** start RECORD EXCERPTS **
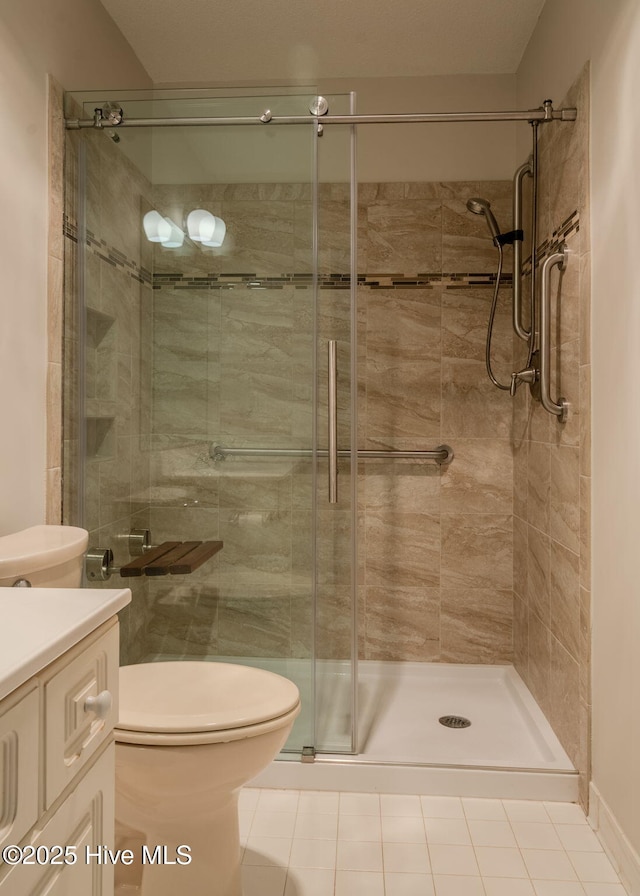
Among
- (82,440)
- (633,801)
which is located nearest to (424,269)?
(82,440)

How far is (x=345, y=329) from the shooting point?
208 cm

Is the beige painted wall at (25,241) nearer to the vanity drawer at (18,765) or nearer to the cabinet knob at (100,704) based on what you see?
the cabinet knob at (100,704)

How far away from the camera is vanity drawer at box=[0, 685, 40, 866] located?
0.69 m

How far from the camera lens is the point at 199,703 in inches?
57.2

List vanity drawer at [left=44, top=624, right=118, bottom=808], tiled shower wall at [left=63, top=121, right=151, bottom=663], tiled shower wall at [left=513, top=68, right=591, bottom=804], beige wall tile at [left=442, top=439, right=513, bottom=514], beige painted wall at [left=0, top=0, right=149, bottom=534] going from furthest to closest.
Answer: beige wall tile at [left=442, top=439, right=513, bottom=514] → tiled shower wall at [left=63, top=121, right=151, bottom=663] → tiled shower wall at [left=513, top=68, right=591, bottom=804] → beige painted wall at [left=0, top=0, right=149, bottom=534] → vanity drawer at [left=44, top=624, right=118, bottom=808]

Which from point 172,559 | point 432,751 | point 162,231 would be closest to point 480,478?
point 432,751

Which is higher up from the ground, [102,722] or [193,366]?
[193,366]

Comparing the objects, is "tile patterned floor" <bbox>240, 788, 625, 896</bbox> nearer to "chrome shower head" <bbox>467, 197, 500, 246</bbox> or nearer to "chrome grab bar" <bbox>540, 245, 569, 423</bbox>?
"chrome grab bar" <bbox>540, 245, 569, 423</bbox>

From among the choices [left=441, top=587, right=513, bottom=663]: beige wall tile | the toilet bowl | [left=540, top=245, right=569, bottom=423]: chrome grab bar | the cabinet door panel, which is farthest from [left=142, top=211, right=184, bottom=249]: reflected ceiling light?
[left=441, top=587, right=513, bottom=663]: beige wall tile

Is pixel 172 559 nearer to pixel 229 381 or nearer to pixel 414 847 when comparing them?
pixel 229 381

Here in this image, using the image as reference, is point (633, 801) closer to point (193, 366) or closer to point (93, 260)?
point (193, 366)

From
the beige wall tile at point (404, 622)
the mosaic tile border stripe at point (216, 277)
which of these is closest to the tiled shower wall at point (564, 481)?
the mosaic tile border stripe at point (216, 277)

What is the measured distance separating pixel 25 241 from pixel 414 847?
188 cm

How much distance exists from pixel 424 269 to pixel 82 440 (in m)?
1.58
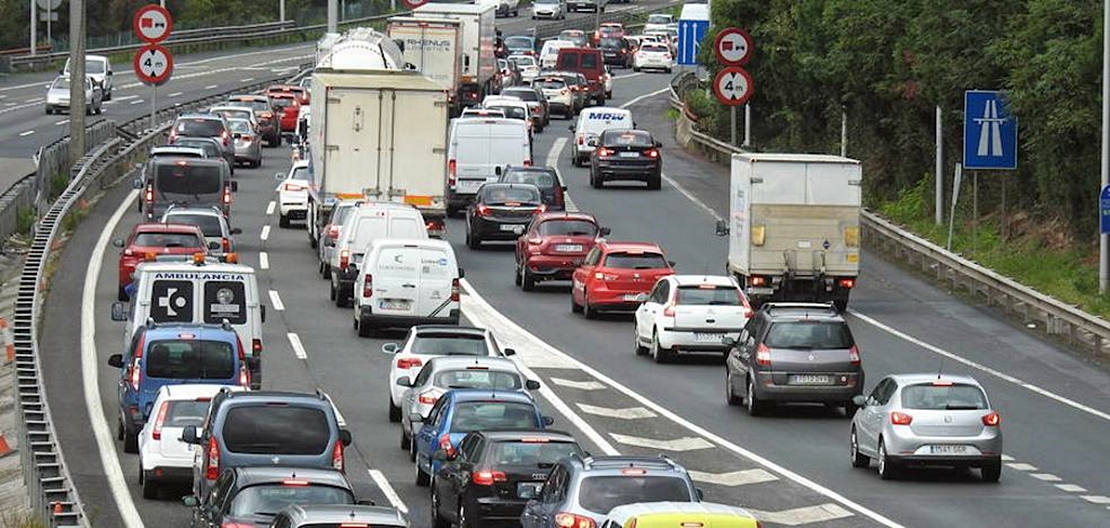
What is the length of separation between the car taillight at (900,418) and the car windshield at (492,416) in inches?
174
** end RECORD EXCERPTS **
PROBLEM REQUIREMENTS:
Return each item above verbatim, with the pictures left out.

RESPONSE TO THE TASK:
Among
- (82,440)
- (633,801)
which is located nearest to (424,269)?
(82,440)

How far is (x=345, y=329) from the shooting point?
208 cm

Is the beige painted wall at (25,241) nearer to the vanity drawer at (18,765) or nearer to the cabinet knob at (100,704) based on what you see?
the cabinet knob at (100,704)

How far away from the camera is vanity drawer at box=[0, 685, 40, 866] located?
0.69 m

How far from the camera lens is the point at 199,703 in inches?
57.2

List vanity drawer at [left=44, top=624, right=118, bottom=808], tiled shower wall at [left=63, top=121, right=151, bottom=663], tiled shower wall at [left=513, top=68, right=591, bottom=804], beige wall tile at [left=442, top=439, right=513, bottom=514], beige painted wall at [left=0, top=0, right=149, bottom=534] going from furthest to closest.
Answer: beige wall tile at [left=442, top=439, right=513, bottom=514] → tiled shower wall at [left=63, top=121, right=151, bottom=663] → tiled shower wall at [left=513, top=68, right=591, bottom=804] → beige painted wall at [left=0, top=0, right=149, bottom=534] → vanity drawer at [left=44, top=624, right=118, bottom=808]

Which from point 172,559 | point 432,751 | point 162,231 would be closest to point 480,478?
point 432,751

Which is higher up from the ground, [102,722] or [193,366]?
[193,366]

Comparing the objects, is "tile patterned floor" <bbox>240, 788, 625, 896</bbox> nearer to "chrome shower head" <bbox>467, 197, 500, 246</bbox> or nearer to "chrome grab bar" <bbox>540, 245, 569, 423</bbox>?
"chrome grab bar" <bbox>540, 245, 569, 423</bbox>

From among the choices [left=441, top=587, right=513, bottom=663]: beige wall tile | the toilet bowl | [left=540, top=245, right=569, bottom=423]: chrome grab bar | the cabinet door panel, which is farthest from [left=142, top=211, right=184, bottom=249]: reflected ceiling light?
[left=441, top=587, right=513, bottom=663]: beige wall tile

Is pixel 172 559 nearer to pixel 229 381 or nearer to pixel 414 847 when comparing them?
pixel 229 381

Here in this image, using the image as reference, is point (633, 801) closer to point (193, 366) or closer to point (93, 260)?
point (193, 366)

From
the beige wall tile at point (404, 622)
the mosaic tile border stripe at point (216, 277)
which of these is closest to the tiled shower wall at point (564, 481)?
the mosaic tile border stripe at point (216, 277)

What is the measured distance separating pixel 25 241 from pixel 414 847?
188 cm

How much distance exists from pixel 424 269 to pixel 82 440 (in m)?
1.58
What is the length of separation between the car taillight at (900,418) and the car windshield at (492,416) in inches?
174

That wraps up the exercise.